▸ **Job**:
Render the items starting at the one containing "In the photo provided, approximately" and ending at the last item as a two-column CSV with the headers item_text and answer, one row per item. Put each item's text and its answer in their own quoted fields, with any line breaks replaced by spaces.

(Picture-based spatial questions)
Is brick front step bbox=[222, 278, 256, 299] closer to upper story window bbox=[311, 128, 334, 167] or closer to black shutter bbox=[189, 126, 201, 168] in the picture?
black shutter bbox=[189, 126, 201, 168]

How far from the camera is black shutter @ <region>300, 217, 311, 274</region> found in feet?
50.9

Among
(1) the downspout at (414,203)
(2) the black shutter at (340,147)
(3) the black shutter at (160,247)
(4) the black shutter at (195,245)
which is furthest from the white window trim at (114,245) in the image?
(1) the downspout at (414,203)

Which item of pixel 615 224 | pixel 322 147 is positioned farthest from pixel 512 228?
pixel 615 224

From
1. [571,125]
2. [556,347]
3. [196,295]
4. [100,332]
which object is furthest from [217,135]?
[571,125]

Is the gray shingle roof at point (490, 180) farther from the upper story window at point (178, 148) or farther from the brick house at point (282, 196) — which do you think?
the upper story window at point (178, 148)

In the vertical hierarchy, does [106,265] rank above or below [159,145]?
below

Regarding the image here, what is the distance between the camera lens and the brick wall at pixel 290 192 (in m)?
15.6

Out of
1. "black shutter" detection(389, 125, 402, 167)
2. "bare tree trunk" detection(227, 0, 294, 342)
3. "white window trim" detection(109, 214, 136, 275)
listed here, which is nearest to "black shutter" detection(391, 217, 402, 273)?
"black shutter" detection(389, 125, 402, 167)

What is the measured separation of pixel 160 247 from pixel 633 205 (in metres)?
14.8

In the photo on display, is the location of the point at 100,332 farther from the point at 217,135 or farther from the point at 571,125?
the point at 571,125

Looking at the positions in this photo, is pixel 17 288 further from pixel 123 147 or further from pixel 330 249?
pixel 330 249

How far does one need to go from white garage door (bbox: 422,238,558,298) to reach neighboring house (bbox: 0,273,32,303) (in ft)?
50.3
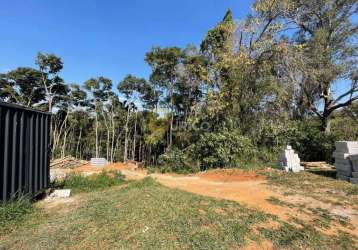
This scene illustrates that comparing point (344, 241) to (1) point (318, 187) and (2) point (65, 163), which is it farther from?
(2) point (65, 163)

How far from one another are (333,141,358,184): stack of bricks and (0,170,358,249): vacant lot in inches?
70.7

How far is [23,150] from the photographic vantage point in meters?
3.84

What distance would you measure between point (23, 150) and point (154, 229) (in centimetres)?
258

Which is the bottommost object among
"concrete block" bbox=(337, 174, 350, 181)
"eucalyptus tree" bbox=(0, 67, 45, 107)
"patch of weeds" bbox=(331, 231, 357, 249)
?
"patch of weeds" bbox=(331, 231, 357, 249)

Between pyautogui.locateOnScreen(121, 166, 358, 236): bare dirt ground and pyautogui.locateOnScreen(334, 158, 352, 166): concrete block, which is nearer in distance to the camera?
pyautogui.locateOnScreen(121, 166, 358, 236): bare dirt ground

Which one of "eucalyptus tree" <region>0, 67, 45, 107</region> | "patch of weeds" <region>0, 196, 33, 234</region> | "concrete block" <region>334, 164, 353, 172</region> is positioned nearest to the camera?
"patch of weeds" <region>0, 196, 33, 234</region>

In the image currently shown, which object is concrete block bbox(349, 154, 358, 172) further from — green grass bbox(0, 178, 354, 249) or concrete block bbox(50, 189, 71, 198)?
concrete block bbox(50, 189, 71, 198)

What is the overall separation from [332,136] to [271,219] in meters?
9.38

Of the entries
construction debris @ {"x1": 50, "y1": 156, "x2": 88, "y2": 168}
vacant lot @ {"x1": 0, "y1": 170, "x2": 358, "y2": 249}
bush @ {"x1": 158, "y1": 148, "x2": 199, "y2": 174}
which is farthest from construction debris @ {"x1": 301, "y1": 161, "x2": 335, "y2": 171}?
construction debris @ {"x1": 50, "y1": 156, "x2": 88, "y2": 168}

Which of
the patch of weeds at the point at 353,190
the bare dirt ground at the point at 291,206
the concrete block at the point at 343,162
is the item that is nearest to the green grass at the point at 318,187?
the patch of weeds at the point at 353,190

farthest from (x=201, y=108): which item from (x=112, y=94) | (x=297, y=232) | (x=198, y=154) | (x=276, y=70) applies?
(x=112, y=94)

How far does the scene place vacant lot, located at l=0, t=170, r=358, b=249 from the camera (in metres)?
2.64

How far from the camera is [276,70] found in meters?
11.0

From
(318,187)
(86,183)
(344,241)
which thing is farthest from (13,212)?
(318,187)
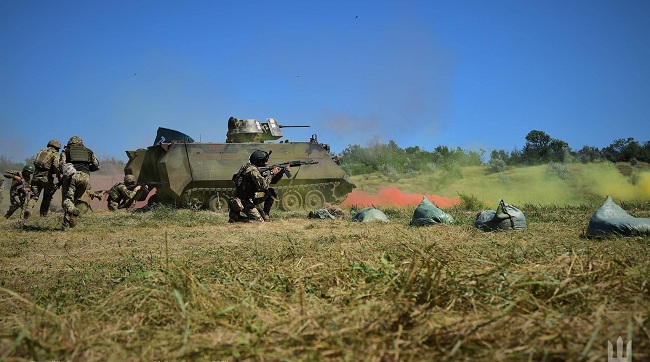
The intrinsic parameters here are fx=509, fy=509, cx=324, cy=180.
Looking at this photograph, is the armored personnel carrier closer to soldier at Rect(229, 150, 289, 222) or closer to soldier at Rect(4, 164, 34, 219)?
soldier at Rect(4, 164, 34, 219)

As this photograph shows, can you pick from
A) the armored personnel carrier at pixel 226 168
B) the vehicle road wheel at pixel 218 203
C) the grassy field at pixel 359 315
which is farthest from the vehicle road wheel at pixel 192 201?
the grassy field at pixel 359 315

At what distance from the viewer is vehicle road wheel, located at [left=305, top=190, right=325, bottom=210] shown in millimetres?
18422

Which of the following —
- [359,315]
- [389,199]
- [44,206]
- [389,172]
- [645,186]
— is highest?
[389,172]

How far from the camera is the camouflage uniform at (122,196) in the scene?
17.4 m

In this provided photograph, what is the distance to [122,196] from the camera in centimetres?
1766

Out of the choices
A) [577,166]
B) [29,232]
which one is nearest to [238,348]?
[29,232]

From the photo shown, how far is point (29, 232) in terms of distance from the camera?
30.9ft

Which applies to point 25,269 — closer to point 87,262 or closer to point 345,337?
point 87,262

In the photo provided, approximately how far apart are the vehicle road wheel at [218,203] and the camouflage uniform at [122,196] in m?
2.91

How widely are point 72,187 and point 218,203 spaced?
22.0ft

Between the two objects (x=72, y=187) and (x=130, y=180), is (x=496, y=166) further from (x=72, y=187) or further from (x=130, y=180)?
(x=72, y=187)

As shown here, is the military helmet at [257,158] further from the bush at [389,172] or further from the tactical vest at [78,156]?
the bush at [389,172]

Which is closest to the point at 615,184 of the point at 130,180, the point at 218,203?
the point at 218,203

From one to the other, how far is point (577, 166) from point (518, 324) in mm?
25000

▸ **Right answer**:
item_text,answer
"In the photo provided, approximately how far apart are the vehicle road wheel at [218,203] and the camouflage uniform at [122,196] in m?","2.91"
"How widely are point 72,187 and point 218,203 spaced?","22.0ft"
"Between the two objects (x=72, y=187) and (x=130, y=180), is (x=496, y=166) further from (x=72, y=187) or further from (x=130, y=180)?","(x=72, y=187)"
"As shown here, is the military helmet at [257,158] further from the bush at [389,172] or further from the tactical vest at [78,156]?","the bush at [389,172]"
"Which is closest to the point at 615,184 of the point at 130,180, the point at 218,203?","the point at 218,203"
"From one to the other, how far is point (577, 166) from point (518, 324) in mm?","25000"